TAREFAS:
(A) No texto sobre estelionato, o que aconteceu com o número de registros desse crime nos últimos cinco anos?
(B) Escreva a continuação do texto sobre estelionato a partir da última frase apresentada.

TEXTO EXTRAÍDO:

● ● ●

BRASÍLIA – O Anuário Brasileiro de Segurança Pública de 2023 revelou que o estelionato é uma das maiores tendências entre os criminosos no País. Nos últimos cinco anos, o número de registros deste tipo de crime quadruplicou. Esse fenômeno que tendencialmente deságua nos tribunais também passou a atingir as fileiras militares. Pelo segundo ano consecutivo, o crime de estelionato foi o principal tema dos processos distribuídos ao Superior Tribunal Militar (STM), a instância máxima da Justiça Militar da União (JMU). Procurado, o tribunal não se manifestou.
O crime de estelionato possui a mesma definição no Código Penal Militar e no Código de Processo Penal, que é utilizado no julgamento de civis. Ambos descrevem essa prática criminosa como o ato de “obter, para si ou para outrem, vantagem ilícita, em prejuízo alheio, induzindo ou mantendo alguém em erro, mediante artifício, ardil ou qualquer outro meio fraudulento”.
Apesar de o crime de estelionato ter crescido tanto no meio civil como militar, há diferenças na maneira como os golpes são aplicados em cada esfera. O Estadão analisou os processos de estelionato que foram finalizados pelo STM no ano passado e identificou que parte deles contou com o envolvimento de civis.

● ● ●

DADOS REGISTRADOS:
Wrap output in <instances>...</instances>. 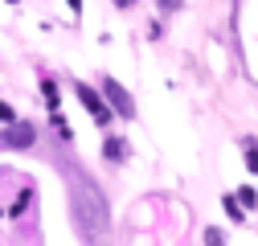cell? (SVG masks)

● ● ●

RESPOSTAS EM ORDEM:
(A) O número de registros quadruplicou.

(B)
A maioria dos casos está relacionada a tentativas de fraudar procedimentos para desviar, ou manter, pensões de militares mortos. Já o estelionato processado pela Justiça comum envolve, na maioria dos casos, golpes pela internet.
A Justiça Militar tem competência para julgar civis por crimes militares, como, por exemplo, os cometidos contra o patrimônio das Forças Armadas.
Entre janeiro e novembro de 2023, o STM recebeu 36 processos de estelionato, 12 a mais do que o número de casos de deserção — um tipo de crime específico das carreiras militares e cuja incidência foi a segunda maior neste ano na Corte. Dentre os casos de estelionato que chegaram ao STM, 19 são recursos vindos de outros tribunais e outros 17 são casos originários, ou seja, que tiveram início na própria Corte.
Os números obtidos pelo Estadão foram extraídos do Boletim Estatístico da JMU, que reúne informações sobre a quantidade de ações em curso e julgadas pelas cortes militares. Os dados mostram que o STM finalizou o julgamento de 18 processos de estelionato no ano passado. Esses números envolvem tanto os 36 novos casos registrados no ano quanto os processos de anos anteriores que ainda não tinham sido concluídos.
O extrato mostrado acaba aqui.